Neil Alexander, Senior Safety Investigator at the Health Services Safety Investigations Body (HSSIB).
Neil Alexander, Senior Safety Investigator at the Health Services Safety Investigations Body (HSSIB).

Investigator’s view

Neil Alexander, Senior Safety Investigator, says: “What struck our team during the investigation was the clear differences in patient experience and GP welfare between those practices that operate a model continuity of care and those that don’t.

“We could see that all want to deliver the best care they can but the extreme pressure of workloads and having to prioritise other essential requirements makes it very difficult. Even though practices with systems could see benefits, they told us they had often implemented without proper frameworks, guidance, and explicit funding. It became clear to us that in order for GP practices to be able to prioritise continuity of care in a consistent way, it must become part of the essential services they need to deliver.

“Brian’s case was a stark example of what can happen when there is a breakdown in that continuity - it was incredibly distressing for him and his family.

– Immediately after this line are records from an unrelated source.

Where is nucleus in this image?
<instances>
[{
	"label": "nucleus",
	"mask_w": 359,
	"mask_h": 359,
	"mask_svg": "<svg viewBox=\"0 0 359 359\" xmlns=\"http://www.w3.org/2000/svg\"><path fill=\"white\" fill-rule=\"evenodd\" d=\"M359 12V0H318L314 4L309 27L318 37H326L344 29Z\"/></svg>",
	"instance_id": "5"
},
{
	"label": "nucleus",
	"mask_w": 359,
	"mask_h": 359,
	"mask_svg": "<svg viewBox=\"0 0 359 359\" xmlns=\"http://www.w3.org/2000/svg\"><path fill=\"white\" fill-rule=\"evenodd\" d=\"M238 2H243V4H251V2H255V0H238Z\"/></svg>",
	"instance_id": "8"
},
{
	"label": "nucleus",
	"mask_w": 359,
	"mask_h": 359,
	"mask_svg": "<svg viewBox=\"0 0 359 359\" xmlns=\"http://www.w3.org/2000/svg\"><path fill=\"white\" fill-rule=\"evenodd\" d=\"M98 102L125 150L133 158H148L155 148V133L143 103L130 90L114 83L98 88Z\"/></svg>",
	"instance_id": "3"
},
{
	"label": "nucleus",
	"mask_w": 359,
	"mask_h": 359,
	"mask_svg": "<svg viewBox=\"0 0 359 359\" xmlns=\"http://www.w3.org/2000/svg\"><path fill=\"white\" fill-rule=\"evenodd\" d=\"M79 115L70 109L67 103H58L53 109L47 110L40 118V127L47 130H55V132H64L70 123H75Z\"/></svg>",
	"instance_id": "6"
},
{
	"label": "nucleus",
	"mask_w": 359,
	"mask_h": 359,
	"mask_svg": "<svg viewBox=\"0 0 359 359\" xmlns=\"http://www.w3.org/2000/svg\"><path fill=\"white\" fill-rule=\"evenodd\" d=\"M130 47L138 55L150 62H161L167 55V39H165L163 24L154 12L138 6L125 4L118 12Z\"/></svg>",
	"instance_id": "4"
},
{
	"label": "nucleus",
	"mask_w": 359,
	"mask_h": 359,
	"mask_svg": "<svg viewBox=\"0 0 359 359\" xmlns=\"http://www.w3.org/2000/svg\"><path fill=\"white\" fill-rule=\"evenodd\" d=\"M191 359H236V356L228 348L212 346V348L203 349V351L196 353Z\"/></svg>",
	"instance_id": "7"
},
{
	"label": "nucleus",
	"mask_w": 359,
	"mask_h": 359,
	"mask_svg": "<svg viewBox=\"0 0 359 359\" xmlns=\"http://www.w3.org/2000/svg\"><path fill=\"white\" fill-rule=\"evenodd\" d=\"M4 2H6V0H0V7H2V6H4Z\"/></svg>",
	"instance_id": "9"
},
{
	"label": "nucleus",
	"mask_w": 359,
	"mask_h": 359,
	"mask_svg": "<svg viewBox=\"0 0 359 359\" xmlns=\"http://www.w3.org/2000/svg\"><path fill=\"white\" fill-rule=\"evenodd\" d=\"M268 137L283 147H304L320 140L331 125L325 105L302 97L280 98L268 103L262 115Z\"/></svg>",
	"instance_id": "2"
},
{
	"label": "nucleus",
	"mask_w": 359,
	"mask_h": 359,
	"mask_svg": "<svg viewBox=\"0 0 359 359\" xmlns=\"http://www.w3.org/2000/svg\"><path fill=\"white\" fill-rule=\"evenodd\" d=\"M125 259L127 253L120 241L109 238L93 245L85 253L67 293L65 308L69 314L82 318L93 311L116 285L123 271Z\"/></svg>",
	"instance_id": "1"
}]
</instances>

He told our team ‘when I am gone, no-one else should have to go through what I did.’ The emotional impact was also seen in interviews with his practice, with one GP describing the current system as ‘brutal’. Wider conversations with other GPs and focus groups with patients also reflected the importance of reducing the variation that they see on daily basis.

“Our findings and safety recommendations are a call to action to those at a national level, to help prevent the delayed diagnosis of serious health conditions, and ensure patients get safe and efficient care wherever they are in the country.”